Hay quien la conoce como el pueblo de las tres mentiras porque ni es santa, ni es llana ni tiene mar pero quien la visita sí se va con la certeza de haber conocido una verdad como un templo: que estamos ante uno de los pueblos más bonitos de España. ¡Entramos en este rincón de Cantabria!

Calles empedradas, turistas que se mezclan con sus habitantes… con unos imprescindibles. ¡Apunta!

 

La Colegiata de Santa Juliana y su claustro del siglo XII: aunque originalmente, en el siglo IX era un monasterio del mismo nombre. Hoy es el edificio románico más grande de toda Cantabria. Todo el templo destila el legado del Camino de Santiago.

 

 

La Plaza Mayor, los palacios y sus casas solariegas: como la de los Cossío, la torre de Don Borja, el palacio de Valdivieso o el palacio de los Velarde.

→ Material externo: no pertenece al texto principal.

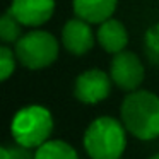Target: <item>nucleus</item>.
Wrapping results in <instances>:
<instances>
[{
  "label": "nucleus",
  "mask_w": 159,
  "mask_h": 159,
  "mask_svg": "<svg viewBox=\"0 0 159 159\" xmlns=\"http://www.w3.org/2000/svg\"><path fill=\"white\" fill-rule=\"evenodd\" d=\"M120 118L128 134L140 140L159 137V96L145 89H135L125 96Z\"/></svg>",
  "instance_id": "obj_1"
},
{
  "label": "nucleus",
  "mask_w": 159,
  "mask_h": 159,
  "mask_svg": "<svg viewBox=\"0 0 159 159\" xmlns=\"http://www.w3.org/2000/svg\"><path fill=\"white\" fill-rule=\"evenodd\" d=\"M127 145V128L113 116H99L84 134V149L91 159H120Z\"/></svg>",
  "instance_id": "obj_2"
},
{
  "label": "nucleus",
  "mask_w": 159,
  "mask_h": 159,
  "mask_svg": "<svg viewBox=\"0 0 159 159\" xmlns=\"http://www.w3.org/2000/svg\"><path fill=\"white\" fill-rule=\"evenodd\" d=\"M53 125V116L48 108L41 104H28L14 115L11 121V134L17 145L34 149L50 140Z\"/></svg>",
  "instance_id": "obj_3"
},
{
  "label": "nucleus",
  "mask_w": 159,
  "mask_h": 159,
  "mask_svg": "<svg viewBox=\"0 0 159 159\" xmlns=\"http://www.w3.org/2000/svg\"><path fill=\"white\" fill-rule=\"evenodd\" d=\"M60 45L62 43L55 38V34L36 28L19 38L14 45V52L22 67L29 70H43L57 62Z\"/></svg>",
  "instance_id": "obj_4"
},
{
  "label": "nucleus",
  "mask_w": 159,
  "mask_h": 159,
  "mask_svg": "<svg viewBox=\"0 0 159 159\" xmlns=\"http://www.w3.org/2000/svg\"><path fill=\"white\" fill-rule=\"evenodd\" d=\"M110 75L113 84L121 91H132L139 89L144 82L145 77V67L137 53L123 50V52L113 55L110 62Z\"/></svg>",
  "instance_id": "obj_5"
},
{
  "label": "nucleus",
  "mask_w": 159,
  "mask_h": 159,
  "mask_svg": "<svg viewBox=\"0 0 159 159\" xmlns=\"http://www.w3.org/2000/svg\"><path fill=\"white\" fill-rule=\"evenodd\" d=\"M111 86L113 80L110 72L101 69H87L75 77L74 96L84 104H98L110 96Z\"/></svg>",
  "instance_id": "obj_6"
},
{
  "label": "nucleus",
  "mask_w": 159,
  "mask_h": 159,
  "mask_svg": "<svg viewBox=\"0 0 159 159\" xmlns=\"http://www.w3.org/2000/svg\"><path fill=\"white\" fill-rule=\"evenodd\" d=\"M60 43L74 57H82L89 53L98 43L96 33L93 31V24L84 19L74 16L72 19L63 24L62 34H60Z\"/></svg>",
  "instance_id": "obj_7"
},
{
  "label": "nucleus",
  "mask_w": 159,
  "mask_h": 159,
  "mask_svg": "<svg viewBox=\"0 0 159 159\" xmlns=\"http://www.w3.org/2000/svg\"><path fill=\"white\" fill-rule=\"evenodd\" d=\"M57 0H12L9 12L24 28H41L55 14Z\"/></svg>",
  "instance_id": "obj_8"
},
{
  "label": "nucleus",
  "mask_w": 159,
  "mask_h": 159,
  "mask_svg": "<svg viewBox=\"0 0 159 159\" xmlns=\"http://www.w3.org/2000/svg\"><path fill=\"white\" fill-rule=\"evenodd\" d=\"M96 39L103 52L110 53V55H116V53L127 50L130 36H128V29L123 22L115 17H110L104 22L98 24Z\"/></svg>",
  "instance_id": "obj_9"
},
{
  "label": "nucleus",
  "mask_w": 159,
  "mask_h": 159,
  "mask_svg": "<svg viewBox=\"0 0 159 159\" xmlns=\"http://www.w3.org/2000/svg\"><path fill=\"white\" fill-rule=\"evenodd\" d=\"M116 5L118 0H72L74 16L91 22L93 26L113 17Z\"/></svg>",
  "instance_id": "obj_10"
},
{
  "label": "nucleus",
  "mask_w": 159,
  "mask_h": 159,
  "mask_svg": "<svg viewBox=\"0 0 159 159\" xmlns=\"http://www.w3.org/2000/svg\"><path fill=\"white\" fill-rule=\"evenodd\" d=\"M34 159H79L75 149L63 140H46L36 147Z\"/></svg>",
  "instance_id": "obj_11"
},
{
  "label": "nucleus",
  "mask_w": 159,
  "mask_h": 159,
  "mask_svg": "<svg viewBox=\"0 0 159 159\" xmlns=\"http://www.w3.org/2000/svg\"><path fill=\"white\" fill-rule=\"evenodd\" d=\"M22 28L24 26L11 14V12H5L0 19V39L4 41V45H9V43H17L19 38H21L24 33H22Z\"/></svg>",
  "instance_id": "obj_12"
},
{
  "label": "nucleus",
  "mask_w": 159,
  "mask_h": 159,
  "mask_svg": "<svg viewBox=\"0 0 159 159\" xmlns=\"http://www.w3.org/2000/svg\"><path fill=\"white\" fill-rule=\"evenodd\" d=\"M17 55L11 46L4 45L0 46V80L5 82L9 77L14 74L16 65H17Z\"/></svg>",
  "instance_id": "obj_13"
},
{
  "label": "nucleus",
  "mask_w": 159,
  "mask_h": 159,
  "mask_svg": "<svg viewBox=\"0 0 159 159\" xmlns=\"http://www.w3.org/2000/svg\"><path fill=\"white\" fill-rule=\"evenodd\" d=\"M144 43L152 55L159 57V22L152 24L144 34Z\"/></svg>",
  "instance_id": "obj_14"
},
{
  "label": "nucleus",
  "mask_w": 159,
  "mask_h": 159,
  "mask_svg": "<svg viewBox=\"0 0 159 159\" xmlns=\"http://www.w3.org/2000/svg\"><path fill=\"white\" fill-rule=\"evenodd\" d=\"M11 149V159H34V154L29 152L28 147L19 145V147H9Z\"/></svg>",
  "instance_id": "obj_15"
},
{
  "label": "nucleus",
  "mask_w": 159,
  "mask_h": 159,
  "mask_svg": "<svg viewBox=\"0 0 159 159\" xmlns=\"http://www.w3.org/2000/svg\"><path fill=\"white\" fill-rule=\"evenodd\" d=\"M0 159H11V149L9 147L0 149Z\"/></svg>",
  "instance_id": "obj_16"
},
{
  "label": "nucleus",
  "mask_w": 159,
  "mask_h": 159,
  "mask_svg": "<svg viewBox=\"0 0 159 159\" xmlns=\"http://www.w3.org/2000/svg\"><path fill=\"white\" fill-rule=\"evenodd\" d=\"M149 159H159V152H157V154H154L152 157H149Z\"/></svg>",
  "instance_id": "obj_17"
}]
</instances>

El museo del Barquillero: situado muy cerca de la Colegiata y ubicado en una de esas casas con historia, la de la Archiduquesa Margarita de Austria. Recoge la historia de los barquillos y sus vendedores. También muestra juegos infantiles tradicionales y los juguetes utilizados por los niños durante décadas pasadas. Los más pequeños de la casa disfrutarán con los juguetes antiguos… y con las golosinas que venden en la primera planta.

El Museo de la Tortura: alojado en la casa conocida como ‘El Solar’ acoge tanto en su interior como en su jardín elementos e instrumentos de tortura. Quizás no es el mejor plan si este tipo de historias no te atraen demasiado pero puedes ver de cerca como es una guillotina o un garrote vil. Precio: 4 euros / menores de 14 años, 2,80. Más información AQUI.

El Zoo: uno de los más recomendables de España para los más pequeños de la casa. Sigue el itinerario marcado para disfrutar de hasta 400 especies. Cuenta además con un programa de apadrinamiento de animales. Precio: 20 euros adultos / 10 euros para niños de hasta 12 años. Más información AQUI.

 

 

La Cueva de Altamira: a solo diez minutos en coche de Santillana del Mar es considerada por muchos como ‘la Capilla Sixtina’ del arte rupestre. Si no puedes conseguir una de las escasas entradas para ver las pinturas originales no dudes en pasarte por el Museo de Altamira con reproducciones de las mismas. Como en las anteriores recomendaciones más información AQUÍ.

¿A qué esperas para conocer este rincón de Cantabria?